Each summer, the company holds a four-day training session. Since 90% of business is from schools that rebook, the team gets together to change the curriculum to keep it fresh. Schools usually don’t want to start events before Christmas break, so Freid and her team use the time for a special training session.

“We do that training on a cruise ship, and that’s really one of the big perks of our franchise and something that we think makes us stand out,” she says. “We take our entire team, about 40 people, on a cruise. We all jump on a three-day Carnival cruise.”

The ship provides a room with a stage and audio-visual equipment. The team trains from 9 a.m. to noon and does team-building exercises in the afternoon. Everyone gets together for dinner to talk about their experiences, and the nights are free for dancing, gambling, and going to shows.

“If we did training at a hotel conference center or something like that, they’d eat us out of house and home, but on a cruise, we take breaks during training so that they can go to the buffet line and stack up their plates, and it’s all you can eat, so it saves us a ton of money by doing it that way.”

Motivation

Taking a cruise each year does double duty as both training and motivation. Money is also a proven tool to encourage people to do their best. Harrison says one of his favorite things is watching his employees achieve lifestyles that they’d never thought possible. His area managers are expected to work hard, and they’re rewarded with incomes that can transform lives because many of his team members came from difficult situations.

“I’m really trying to teach people that you can overcome that,” he says. “Just because you didn’t have the right education, you didn’t go to the right school, or you didn’t live in the right neighborhood, it doesn’t mean that you have to accept that for the rest of your life.”

One employee started with RNR Tire Express when he was 18 and passed a background check only because his juvenile record was sealed. That man is in his 30s now, and he’s worked his way up to the pod manager position. He and his family live in a $600,000 house, Harrison says.

“He has a life that his parents could have never possibly dreamed of,” he says. “And when his daughter gets ready, when she graduates, he’s in a financial position to send her to a good university. He can help her achieve something that was not even a possibility for him. That kind of life change is what drives me to do what I do every day.”

At Red Barn Dog Holdings, area managers earn a base pay, and they’re eligible for lucrative bonuses. “We need them to be motivated for results. The bonus plan has goals aligned with the company’s goals,” Seely says.

The managers also motivate each other. Seely says they’re a tight-knit group. “They all support each other,” she says. “They’re extremely competitive.
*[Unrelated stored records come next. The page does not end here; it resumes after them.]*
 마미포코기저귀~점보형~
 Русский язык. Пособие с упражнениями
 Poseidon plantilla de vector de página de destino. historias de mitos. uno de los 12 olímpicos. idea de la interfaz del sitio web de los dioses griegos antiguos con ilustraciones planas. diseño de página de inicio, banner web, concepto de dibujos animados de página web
I love that because they each push each other, but they’ll also be there to support if somebody needs it.”

They also get to give other team members chances to grow and shine. Seely shared a message that a district manager sent about an employee who started as a part-time canine coach and was elevated to general manager.
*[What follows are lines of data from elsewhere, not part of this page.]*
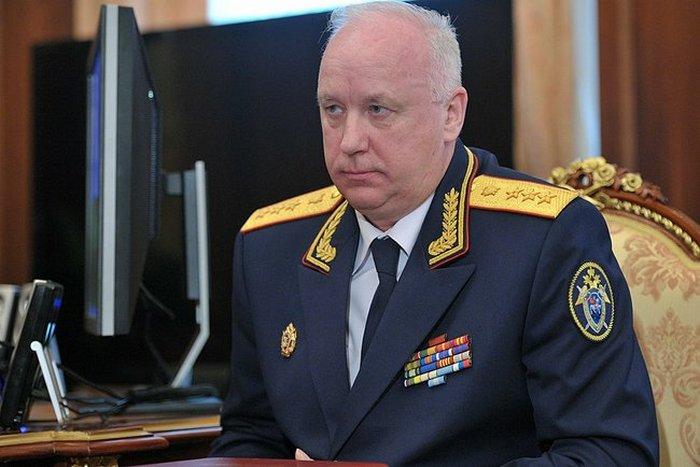 Александр Бастрыкин предлагает вернуть конфискацию имущества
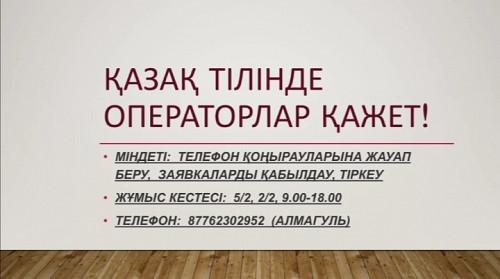 Қазақ тілінде операторлар қажет Алматы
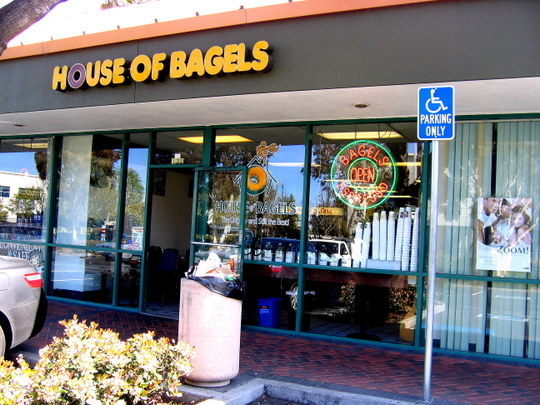 House of Bagels in Santa Clara, California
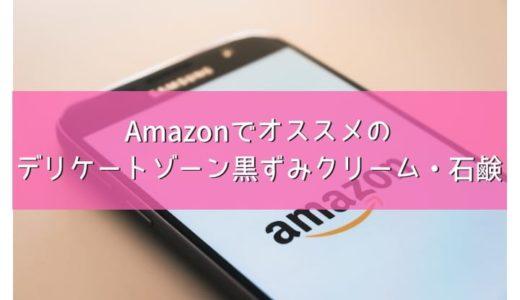 Amazonでオススメのデリケートゾーンの黒ずみクリーム・石鹸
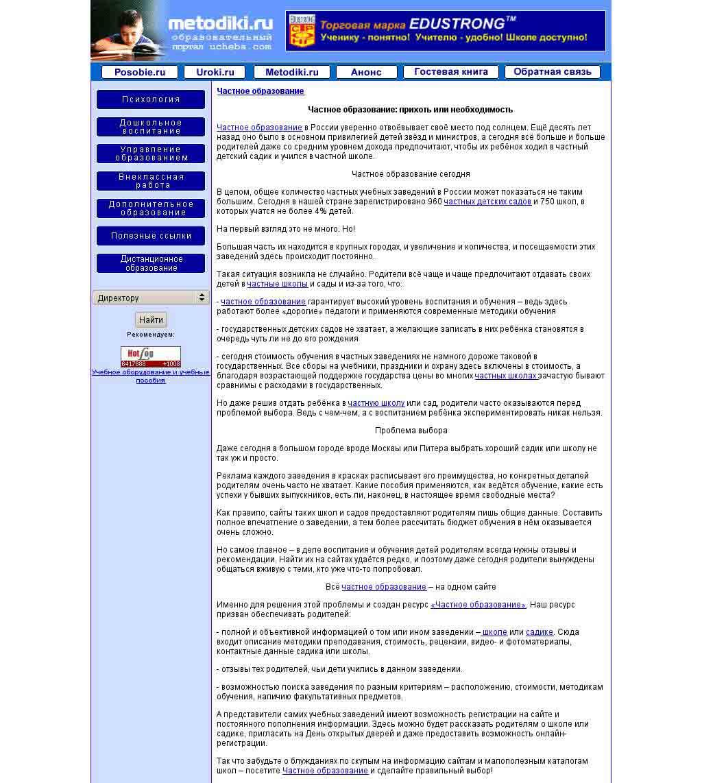 Статьи, посвящённые частному образованию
In part, the message says, “Being able to work with Taylor for three and a half years and watch her grow, help her develop, and guide her into the leader that she is today is a feeling I hope everyone here has had or, if not, gets to experience. It’s moments like this that make everything in the field worth it.”

That employee is not a district manager, and she’s not guaranteed to become one. But Red Barn Dog Holdings has plans to open 25 more Dogtopia units, and since she would be an internal candidate, she already knows that dogs don’t have much respect for clocks or calendars.